Zierliche Gelbflechte (Xanthoria elegans)

Die Zierliche Gelbflechte wächst an anthropogenen Standorten

Name

Zierliche Gelbflechte (Xanthoria elegans)

Familie

Teloschistaceae

Merkmale

Die Zierliche Gelbflechte ist eine auffällig leuchtend orange bis zinnoberrote Blattflechte, deren Färbung durch den Farbstoff Parietin entsteht. Der Thallus ist rosettenförmig und eng anliegend, mit flachen bis leicht gewölbten Lappen, die an den Rändern oft etwas aufgebogen sind. Im Zentrum der Rosette befinden sich häufig zahlreiche scheibenförmige Apothecien, die ebenfalls orange gefärbt sind.
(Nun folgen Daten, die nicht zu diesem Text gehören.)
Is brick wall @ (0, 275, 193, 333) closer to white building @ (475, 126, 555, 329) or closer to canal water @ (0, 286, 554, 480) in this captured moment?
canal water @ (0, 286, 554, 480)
Der Durchmesser einer ausgewachsenen Rosette beträgt meist zwischen einem und mehreren Zentimetern.

Standort und Verbreitung

Die Zierliche Gelbflechte besiedelt bevorzugt kalkhaltige und nährstoffreiche Gesteinsoberflächen, darunter Mauern, Grabsteine und Betonuntergründe. Dank ihrer Toleranz gegenüber anthropogenen Substraten hat sie sich weit verbreitet und ist heute in weiten Teilen Europas, Nordamerikas, Asiens sowie in arktischen und alpinen Regionen anzutreffen. Die Art gilt als ausgesprochen widerstandsfähig gegenüber extremen Temperaturen und UV-Strahlung, was ihre Verbreitung bis in Hochgebirgslagen und polare Zonen ermöglicht. Als ausdauernde Flechte ist sie ganzjährig sichtbar, ohne eine ausgeprägte Erscheinungssaison.

Besonderheiten

Die Zierliche Gelbflechte gilt als Pionierflechte und Bioindikator: Ihr Vorkommen auf Grabsteinen wird in der Lichenometrie genutzt, um das Alter von Gesteinsoberflächen zu schätzen. Der Farbstoff Parietin wirkt als natürlicher UV-Schutz und wird wissenschaftlich auf mögliche medizinische Anwendungen untersucht. Verwechslungen sind mit ähnlichen orangefarbenen Blattflechten möglich, etwa der Gewöhnlichen Gelbflechte, die jedoch weniger eng anliegende Lappen aufweist. Die Art gilt als ungiftig und ist nicht gefährdet.